▶ INFORMATION SUPPLIED:
[Start of Attachment]
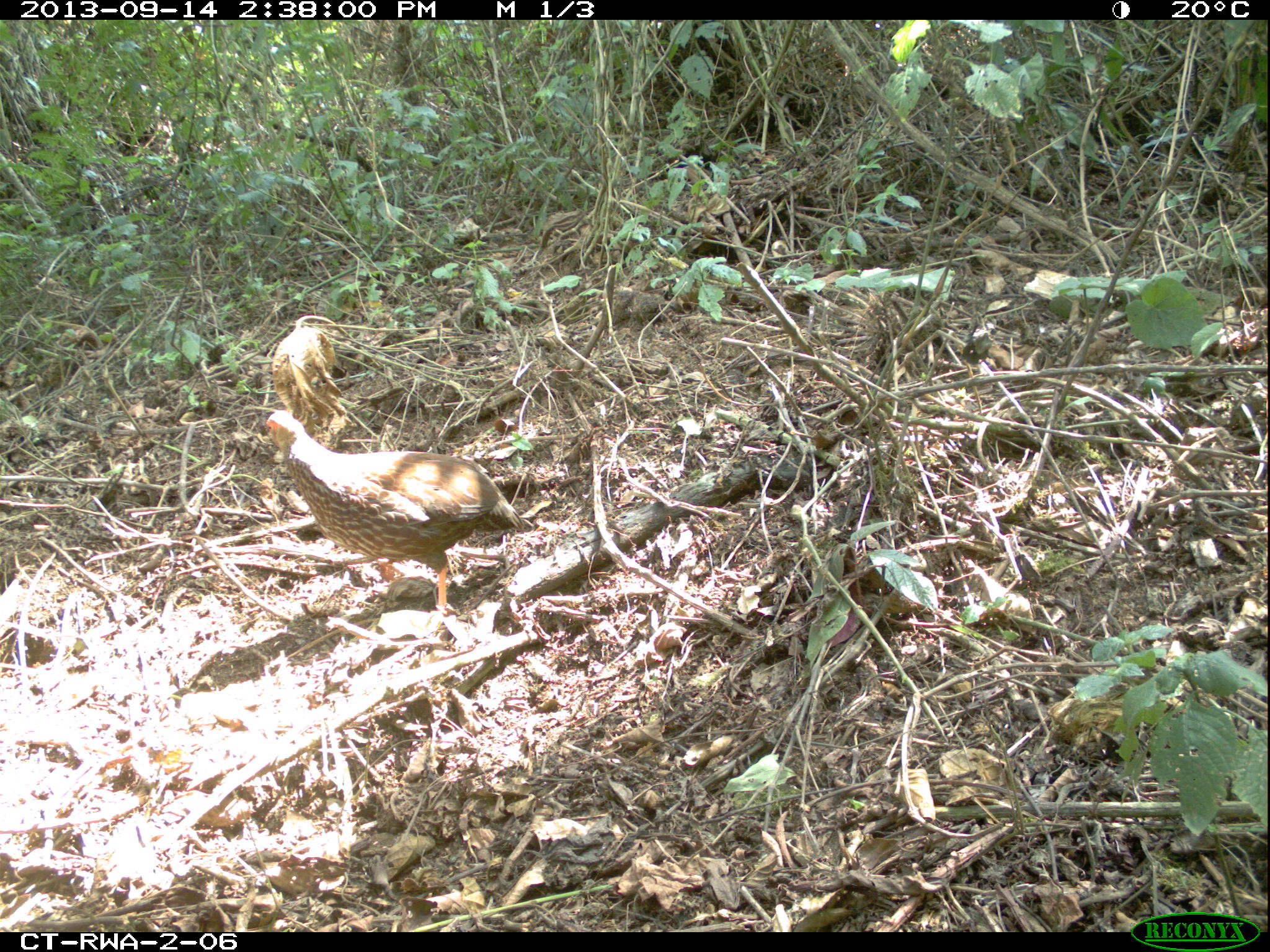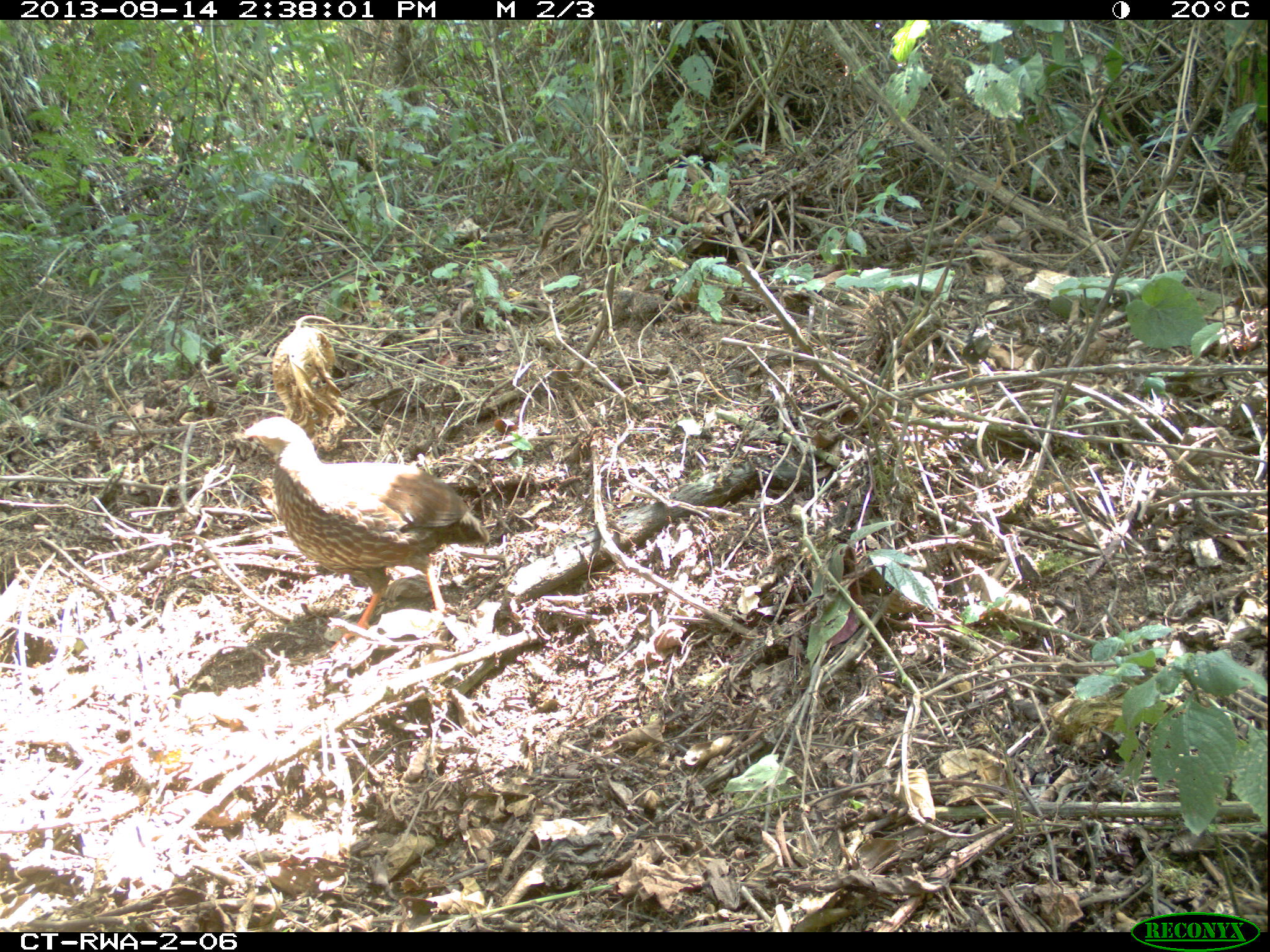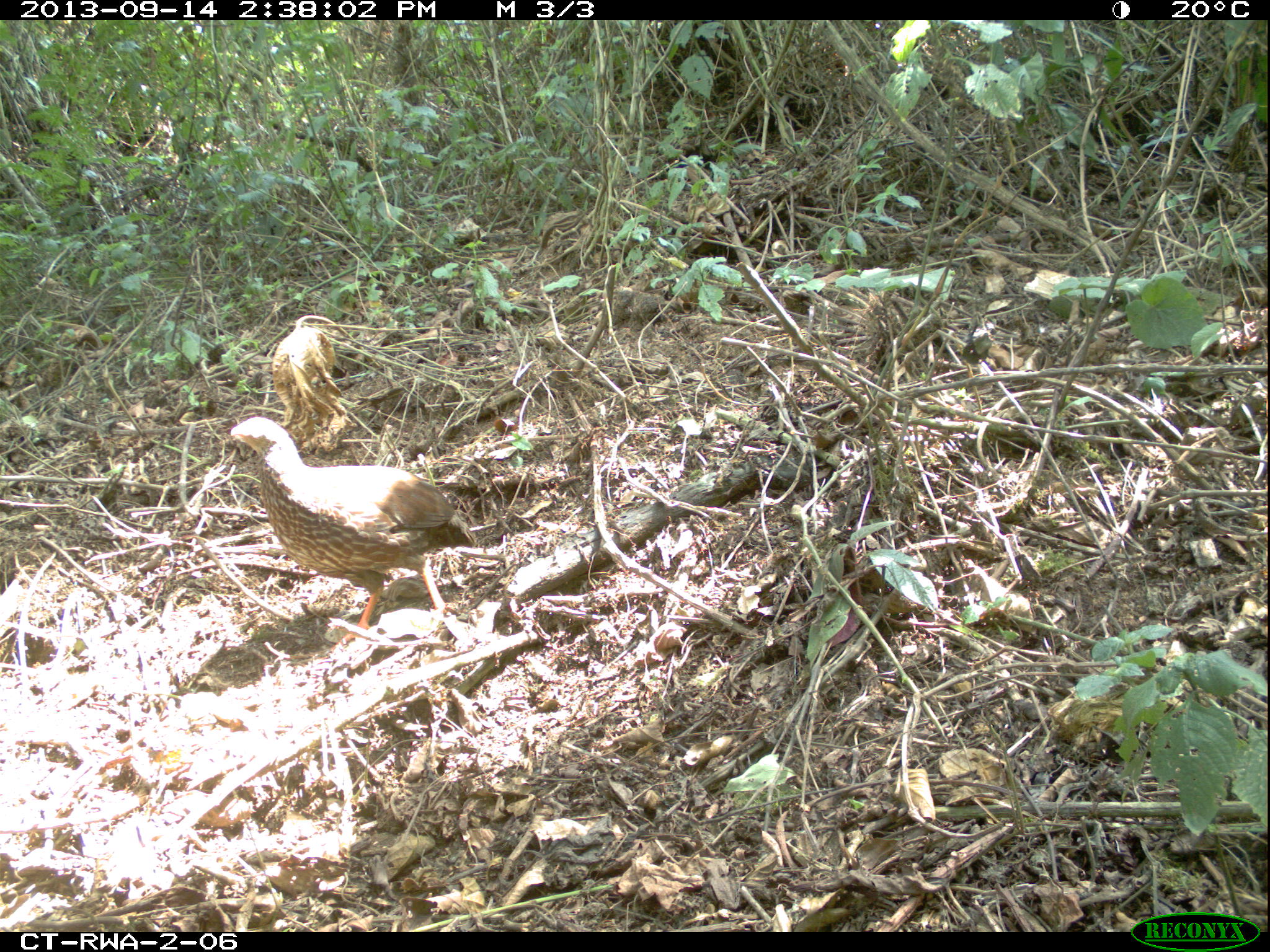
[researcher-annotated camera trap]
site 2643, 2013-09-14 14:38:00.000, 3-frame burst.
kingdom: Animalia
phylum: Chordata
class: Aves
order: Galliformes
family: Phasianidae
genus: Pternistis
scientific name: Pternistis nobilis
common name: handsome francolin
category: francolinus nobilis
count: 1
[End of Attachment]
[Start of Attachment]
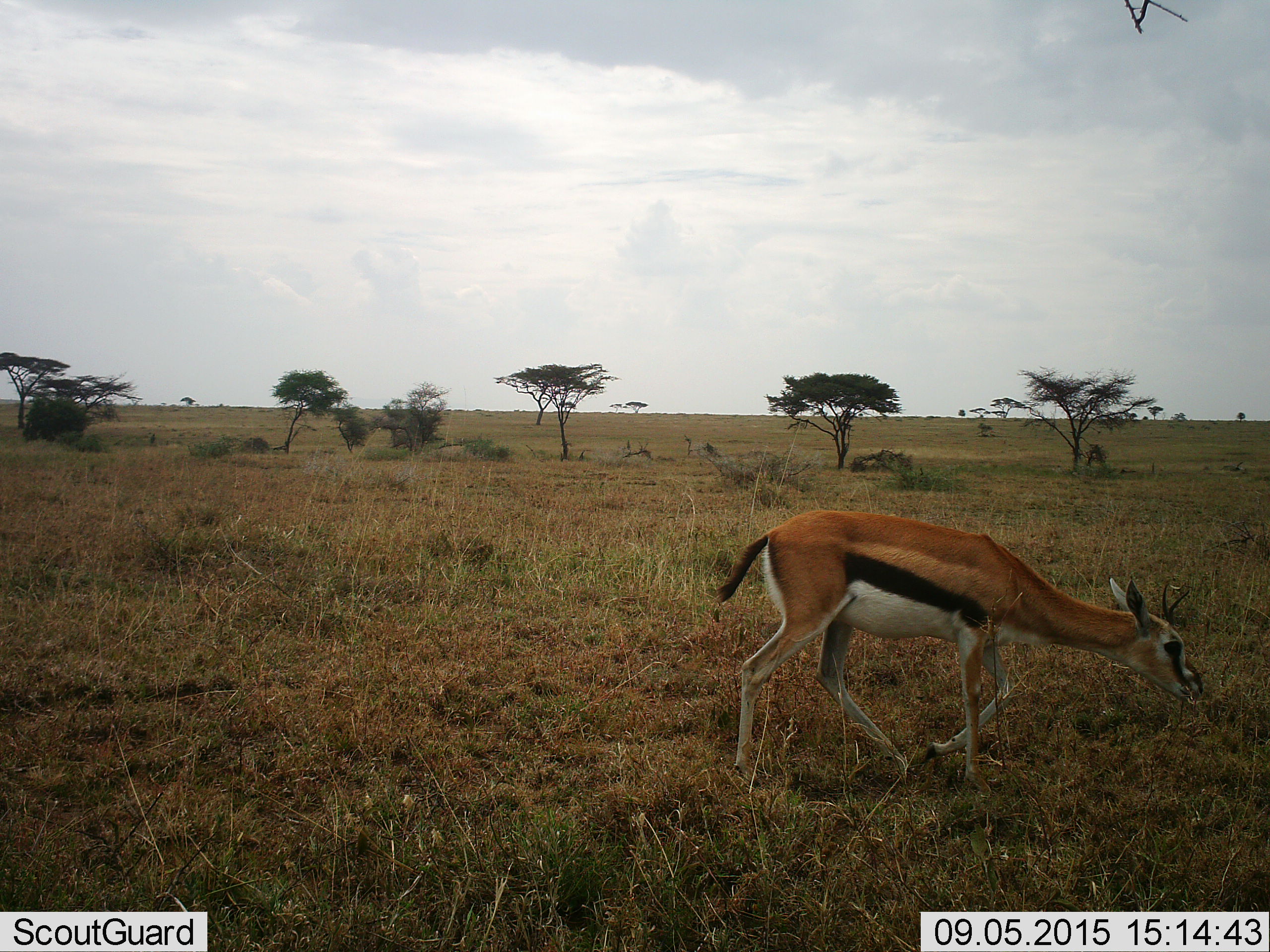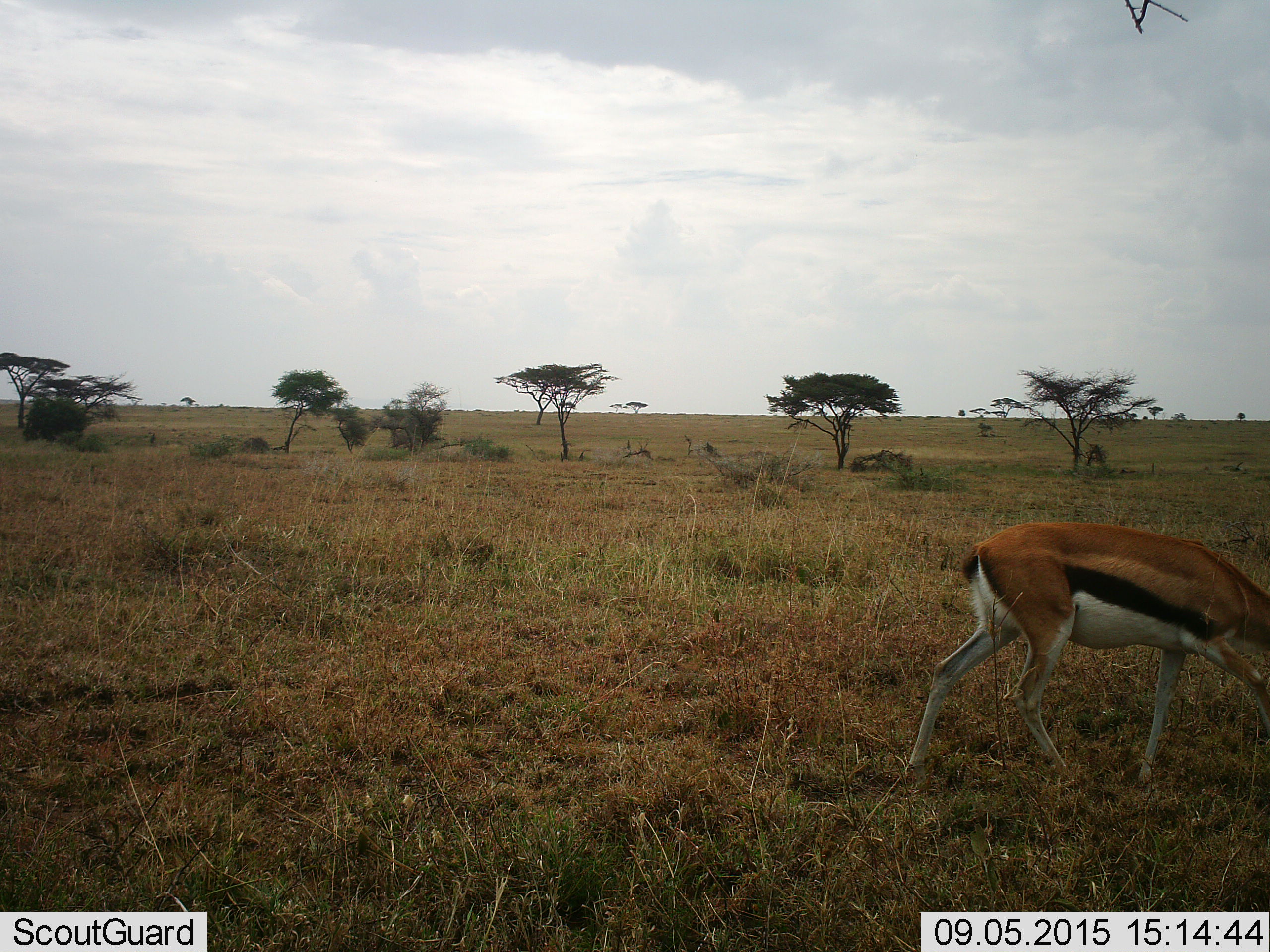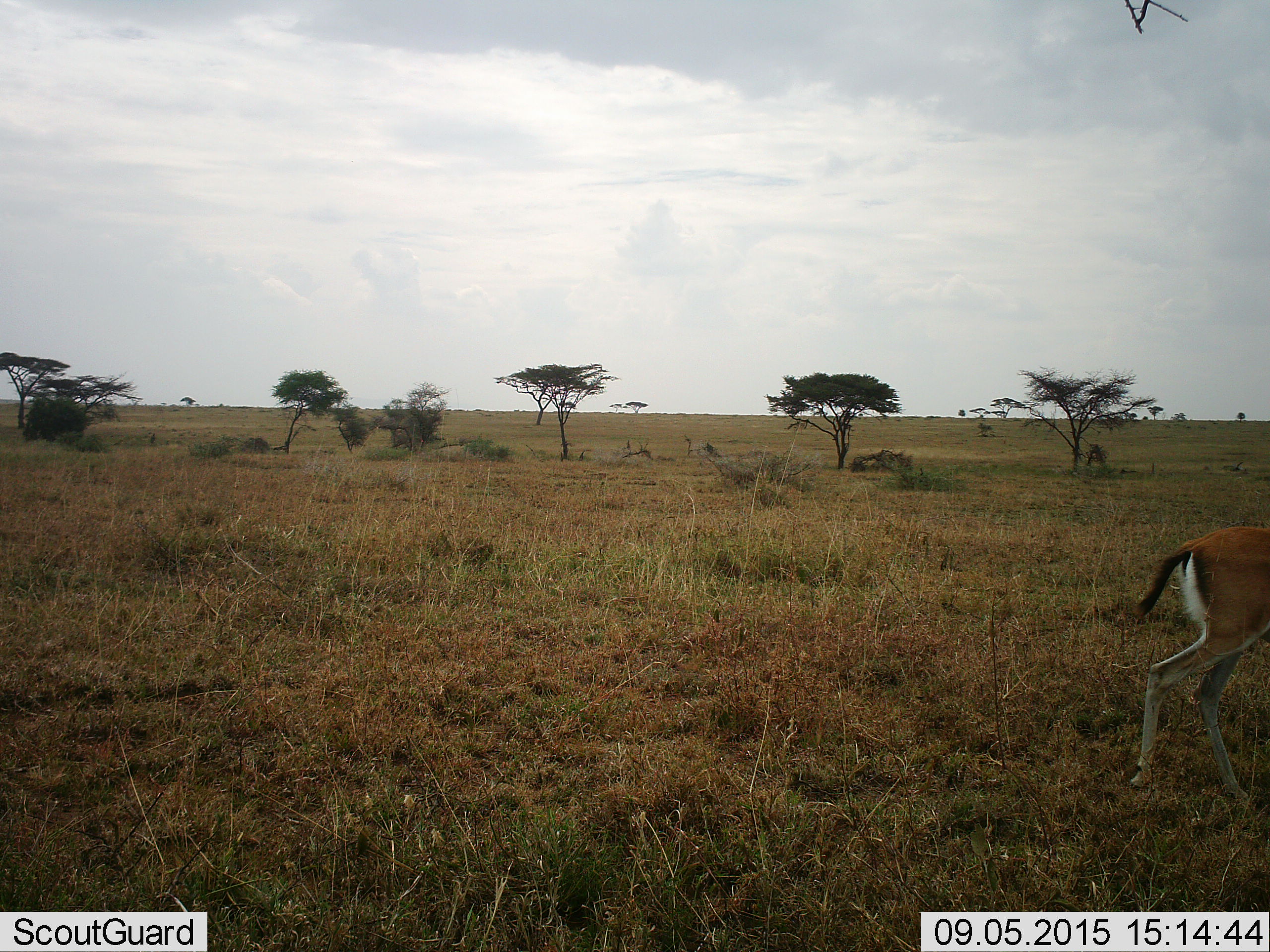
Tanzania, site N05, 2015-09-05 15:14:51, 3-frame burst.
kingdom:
[End of Attachment]
▶ WORK ITEM: Lines holding the word "frame" are the answer; copy every one from the records above.

▶ RESPONSE AREA:
site 2643, 2013-09-14 14:38:00.000, 3-frame burst.
Tanzania, site N05, 2015-09-05 15:14:51, 3-frame burst.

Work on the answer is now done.